**Directions for this task:** Rewrite the lines below as a numbered list, omitting blank lines and leaving out the pictures.
* Begin *
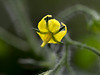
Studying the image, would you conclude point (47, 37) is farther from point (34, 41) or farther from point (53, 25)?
point (34, 41)

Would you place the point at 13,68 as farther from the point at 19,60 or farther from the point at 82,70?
the point at 82,70

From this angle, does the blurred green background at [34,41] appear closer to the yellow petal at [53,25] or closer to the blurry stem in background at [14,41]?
the blurry stem in background at [14,41]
* End *
**Solution:**
1. Studying the image, would you conclude point (47, 37) is farther from point (34, 41) or farther from point (53, 25)?
2. point (34, 41)
3. Would you place the point at 13,68 as farther from the point at 19,60 or farther from the point at 82,70?
4. the point at 82,70
5. From this angle, does the blurred green background at [34,41] appear closer to the yellow petal at [53,25] or closer to the blurry stem in background at [14,41]?
6. the blurry stem in background at [14,41]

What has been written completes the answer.